─── Recorded data
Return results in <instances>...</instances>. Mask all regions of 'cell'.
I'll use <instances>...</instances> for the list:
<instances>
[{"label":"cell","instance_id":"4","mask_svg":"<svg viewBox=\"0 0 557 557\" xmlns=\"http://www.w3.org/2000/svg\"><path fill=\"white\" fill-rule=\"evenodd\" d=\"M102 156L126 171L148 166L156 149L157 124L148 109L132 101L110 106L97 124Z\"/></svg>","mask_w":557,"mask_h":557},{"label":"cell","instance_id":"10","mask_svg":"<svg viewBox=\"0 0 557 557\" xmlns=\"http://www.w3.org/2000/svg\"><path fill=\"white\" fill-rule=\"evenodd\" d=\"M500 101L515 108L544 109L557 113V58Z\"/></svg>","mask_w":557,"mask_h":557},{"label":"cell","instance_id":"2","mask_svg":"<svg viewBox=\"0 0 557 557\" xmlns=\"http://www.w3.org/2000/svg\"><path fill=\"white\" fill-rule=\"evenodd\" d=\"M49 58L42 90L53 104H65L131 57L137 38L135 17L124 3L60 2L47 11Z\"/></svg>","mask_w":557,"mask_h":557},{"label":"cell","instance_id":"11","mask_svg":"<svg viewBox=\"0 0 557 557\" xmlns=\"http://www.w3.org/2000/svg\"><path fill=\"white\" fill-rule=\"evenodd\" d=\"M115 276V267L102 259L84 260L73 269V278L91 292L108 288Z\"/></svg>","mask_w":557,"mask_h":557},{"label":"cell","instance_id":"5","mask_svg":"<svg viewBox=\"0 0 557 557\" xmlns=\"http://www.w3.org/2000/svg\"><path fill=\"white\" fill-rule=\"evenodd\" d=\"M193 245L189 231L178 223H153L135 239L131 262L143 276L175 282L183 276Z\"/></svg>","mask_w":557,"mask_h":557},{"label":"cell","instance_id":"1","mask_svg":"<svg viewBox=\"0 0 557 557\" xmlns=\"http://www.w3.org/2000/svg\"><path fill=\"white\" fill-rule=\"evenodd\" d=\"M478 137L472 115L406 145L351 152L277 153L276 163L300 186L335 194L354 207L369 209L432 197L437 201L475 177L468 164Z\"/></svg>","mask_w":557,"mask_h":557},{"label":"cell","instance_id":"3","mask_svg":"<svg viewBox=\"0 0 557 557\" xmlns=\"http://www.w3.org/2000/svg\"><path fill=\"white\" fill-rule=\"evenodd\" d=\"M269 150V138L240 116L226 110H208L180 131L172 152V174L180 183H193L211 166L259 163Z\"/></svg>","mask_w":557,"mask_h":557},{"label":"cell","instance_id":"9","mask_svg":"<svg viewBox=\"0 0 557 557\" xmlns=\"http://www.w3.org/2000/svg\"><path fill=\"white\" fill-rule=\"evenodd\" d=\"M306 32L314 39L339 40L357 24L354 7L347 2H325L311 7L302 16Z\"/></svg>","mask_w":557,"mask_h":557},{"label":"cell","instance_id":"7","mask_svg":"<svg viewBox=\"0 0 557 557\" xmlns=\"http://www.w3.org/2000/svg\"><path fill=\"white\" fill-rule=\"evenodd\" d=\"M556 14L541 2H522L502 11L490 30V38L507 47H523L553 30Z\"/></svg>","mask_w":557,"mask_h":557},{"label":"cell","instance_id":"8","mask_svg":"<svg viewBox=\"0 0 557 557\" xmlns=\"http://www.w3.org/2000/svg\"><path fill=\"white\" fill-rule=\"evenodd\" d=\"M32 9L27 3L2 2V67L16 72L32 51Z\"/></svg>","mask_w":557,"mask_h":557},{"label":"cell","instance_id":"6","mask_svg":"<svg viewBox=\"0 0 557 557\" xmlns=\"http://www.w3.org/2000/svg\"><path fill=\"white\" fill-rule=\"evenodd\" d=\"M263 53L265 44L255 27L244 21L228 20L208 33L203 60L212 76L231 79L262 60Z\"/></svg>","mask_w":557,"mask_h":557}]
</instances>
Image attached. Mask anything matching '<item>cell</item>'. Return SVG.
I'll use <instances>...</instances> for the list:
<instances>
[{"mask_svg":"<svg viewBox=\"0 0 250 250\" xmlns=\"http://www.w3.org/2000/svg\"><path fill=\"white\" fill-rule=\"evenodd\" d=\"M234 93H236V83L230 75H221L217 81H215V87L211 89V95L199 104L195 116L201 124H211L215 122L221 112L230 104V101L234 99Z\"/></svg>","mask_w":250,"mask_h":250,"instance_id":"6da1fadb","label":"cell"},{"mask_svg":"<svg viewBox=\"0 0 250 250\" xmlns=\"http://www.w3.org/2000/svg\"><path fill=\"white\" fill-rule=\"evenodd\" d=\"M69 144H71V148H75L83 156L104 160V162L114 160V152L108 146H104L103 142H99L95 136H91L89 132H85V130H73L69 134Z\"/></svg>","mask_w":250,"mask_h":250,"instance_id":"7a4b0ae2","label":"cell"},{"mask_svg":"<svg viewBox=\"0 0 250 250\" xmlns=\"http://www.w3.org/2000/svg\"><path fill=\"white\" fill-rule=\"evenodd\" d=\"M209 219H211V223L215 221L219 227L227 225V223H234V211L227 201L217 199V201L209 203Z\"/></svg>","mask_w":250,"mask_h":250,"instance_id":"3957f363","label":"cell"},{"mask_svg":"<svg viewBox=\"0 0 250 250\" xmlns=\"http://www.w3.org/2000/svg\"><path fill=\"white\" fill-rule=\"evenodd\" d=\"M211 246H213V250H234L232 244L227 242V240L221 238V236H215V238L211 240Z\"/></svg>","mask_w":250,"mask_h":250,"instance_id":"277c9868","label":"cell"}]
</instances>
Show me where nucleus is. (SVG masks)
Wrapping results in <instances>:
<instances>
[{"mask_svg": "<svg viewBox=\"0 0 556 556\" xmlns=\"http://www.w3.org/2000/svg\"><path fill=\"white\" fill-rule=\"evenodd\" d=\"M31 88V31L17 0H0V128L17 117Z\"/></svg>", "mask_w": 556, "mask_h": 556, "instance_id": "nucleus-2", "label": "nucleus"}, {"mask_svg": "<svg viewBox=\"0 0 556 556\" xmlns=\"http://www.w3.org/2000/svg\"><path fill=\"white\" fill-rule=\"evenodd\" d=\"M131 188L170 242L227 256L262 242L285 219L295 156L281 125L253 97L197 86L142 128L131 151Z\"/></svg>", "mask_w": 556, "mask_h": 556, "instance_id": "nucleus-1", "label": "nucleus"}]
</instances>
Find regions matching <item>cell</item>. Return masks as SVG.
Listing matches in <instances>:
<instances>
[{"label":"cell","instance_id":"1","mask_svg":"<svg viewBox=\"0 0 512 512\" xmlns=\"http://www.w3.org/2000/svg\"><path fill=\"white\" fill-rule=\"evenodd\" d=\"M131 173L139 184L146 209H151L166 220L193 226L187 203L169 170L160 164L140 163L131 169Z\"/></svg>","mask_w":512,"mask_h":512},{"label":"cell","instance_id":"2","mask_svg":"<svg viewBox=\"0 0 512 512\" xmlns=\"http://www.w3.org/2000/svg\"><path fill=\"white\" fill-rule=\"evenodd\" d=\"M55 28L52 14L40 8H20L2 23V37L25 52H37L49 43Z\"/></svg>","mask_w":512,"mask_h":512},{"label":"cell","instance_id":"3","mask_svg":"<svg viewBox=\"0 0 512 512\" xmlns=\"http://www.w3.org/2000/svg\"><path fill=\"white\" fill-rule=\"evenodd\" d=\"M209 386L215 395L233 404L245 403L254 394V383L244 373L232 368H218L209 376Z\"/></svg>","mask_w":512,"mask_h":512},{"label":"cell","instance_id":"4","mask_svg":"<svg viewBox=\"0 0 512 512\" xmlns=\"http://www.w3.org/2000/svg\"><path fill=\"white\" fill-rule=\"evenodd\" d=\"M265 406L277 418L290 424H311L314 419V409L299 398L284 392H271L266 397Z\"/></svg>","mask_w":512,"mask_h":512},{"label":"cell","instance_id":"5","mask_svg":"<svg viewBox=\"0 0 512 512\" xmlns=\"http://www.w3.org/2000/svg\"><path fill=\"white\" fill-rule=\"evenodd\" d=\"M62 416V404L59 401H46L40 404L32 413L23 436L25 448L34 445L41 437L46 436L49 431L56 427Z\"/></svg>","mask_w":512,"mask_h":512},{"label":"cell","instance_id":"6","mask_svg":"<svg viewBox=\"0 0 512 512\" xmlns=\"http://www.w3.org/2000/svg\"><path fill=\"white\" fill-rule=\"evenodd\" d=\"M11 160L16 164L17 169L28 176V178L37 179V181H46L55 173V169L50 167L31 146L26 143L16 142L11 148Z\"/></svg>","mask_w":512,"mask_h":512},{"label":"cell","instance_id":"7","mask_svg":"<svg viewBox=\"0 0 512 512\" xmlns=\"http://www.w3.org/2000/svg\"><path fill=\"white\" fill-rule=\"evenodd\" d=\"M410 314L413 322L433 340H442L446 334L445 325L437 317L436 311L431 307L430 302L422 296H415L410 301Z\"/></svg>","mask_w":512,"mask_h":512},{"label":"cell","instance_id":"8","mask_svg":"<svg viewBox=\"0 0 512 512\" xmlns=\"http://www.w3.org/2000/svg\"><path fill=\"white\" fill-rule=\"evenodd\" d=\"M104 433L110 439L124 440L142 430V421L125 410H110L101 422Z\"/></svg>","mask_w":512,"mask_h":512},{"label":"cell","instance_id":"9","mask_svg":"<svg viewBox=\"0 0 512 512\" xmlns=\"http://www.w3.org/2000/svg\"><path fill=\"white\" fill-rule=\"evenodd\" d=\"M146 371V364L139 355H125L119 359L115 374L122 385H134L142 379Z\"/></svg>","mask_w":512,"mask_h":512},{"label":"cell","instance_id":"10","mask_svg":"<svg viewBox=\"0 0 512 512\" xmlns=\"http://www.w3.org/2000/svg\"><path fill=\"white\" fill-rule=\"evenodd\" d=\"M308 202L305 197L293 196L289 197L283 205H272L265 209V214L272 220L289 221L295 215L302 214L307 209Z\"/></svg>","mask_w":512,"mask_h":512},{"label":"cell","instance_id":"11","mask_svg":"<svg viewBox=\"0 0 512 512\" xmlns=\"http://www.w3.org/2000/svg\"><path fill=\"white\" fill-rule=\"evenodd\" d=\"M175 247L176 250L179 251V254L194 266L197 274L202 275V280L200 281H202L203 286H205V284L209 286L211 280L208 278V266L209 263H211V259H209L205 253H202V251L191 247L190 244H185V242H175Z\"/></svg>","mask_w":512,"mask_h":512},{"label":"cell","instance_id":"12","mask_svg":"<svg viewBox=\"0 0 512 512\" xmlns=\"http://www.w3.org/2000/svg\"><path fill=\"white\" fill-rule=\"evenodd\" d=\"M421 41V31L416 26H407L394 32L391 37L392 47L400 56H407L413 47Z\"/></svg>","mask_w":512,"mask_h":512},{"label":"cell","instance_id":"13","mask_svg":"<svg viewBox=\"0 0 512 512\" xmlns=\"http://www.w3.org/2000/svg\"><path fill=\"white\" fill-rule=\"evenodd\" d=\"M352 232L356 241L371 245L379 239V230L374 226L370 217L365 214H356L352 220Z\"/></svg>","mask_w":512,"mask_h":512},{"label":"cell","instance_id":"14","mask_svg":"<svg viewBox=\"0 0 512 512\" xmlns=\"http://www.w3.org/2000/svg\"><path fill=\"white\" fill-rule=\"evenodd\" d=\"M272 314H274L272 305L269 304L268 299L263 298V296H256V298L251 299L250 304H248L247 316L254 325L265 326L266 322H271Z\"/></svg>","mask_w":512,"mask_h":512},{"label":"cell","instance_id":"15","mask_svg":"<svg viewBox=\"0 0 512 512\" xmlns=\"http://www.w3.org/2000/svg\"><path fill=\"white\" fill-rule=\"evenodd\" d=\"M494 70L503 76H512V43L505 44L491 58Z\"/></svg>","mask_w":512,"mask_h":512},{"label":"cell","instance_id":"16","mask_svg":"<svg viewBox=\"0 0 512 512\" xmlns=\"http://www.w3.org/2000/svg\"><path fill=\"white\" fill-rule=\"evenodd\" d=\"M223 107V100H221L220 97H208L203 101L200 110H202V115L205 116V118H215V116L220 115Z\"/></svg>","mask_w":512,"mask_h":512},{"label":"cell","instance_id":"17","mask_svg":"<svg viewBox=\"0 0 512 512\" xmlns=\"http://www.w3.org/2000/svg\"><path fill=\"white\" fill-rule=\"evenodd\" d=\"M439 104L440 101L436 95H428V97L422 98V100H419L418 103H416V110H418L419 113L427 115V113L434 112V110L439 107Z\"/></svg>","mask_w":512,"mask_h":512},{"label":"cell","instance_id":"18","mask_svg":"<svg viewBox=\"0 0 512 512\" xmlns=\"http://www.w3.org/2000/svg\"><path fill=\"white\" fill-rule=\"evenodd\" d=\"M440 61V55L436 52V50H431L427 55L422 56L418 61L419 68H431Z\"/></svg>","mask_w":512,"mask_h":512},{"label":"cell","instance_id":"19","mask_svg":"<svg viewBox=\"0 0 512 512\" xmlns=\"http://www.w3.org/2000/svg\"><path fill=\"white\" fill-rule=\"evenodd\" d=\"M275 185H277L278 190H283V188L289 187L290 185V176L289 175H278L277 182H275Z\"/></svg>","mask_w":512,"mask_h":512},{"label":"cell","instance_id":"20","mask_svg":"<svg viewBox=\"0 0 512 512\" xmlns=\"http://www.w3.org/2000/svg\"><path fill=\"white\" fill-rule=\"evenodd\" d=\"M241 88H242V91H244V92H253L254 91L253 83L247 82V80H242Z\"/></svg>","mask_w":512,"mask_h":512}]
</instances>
──────
## Task goal
Please identify each line in the listing above that contains the word "regions", and copy those lines out in full.

## Full output
Return results in <instances>...</instances>. Mask all regions of 'cell'.
Find regions matching <item>cell</item>. Return masks as SVG.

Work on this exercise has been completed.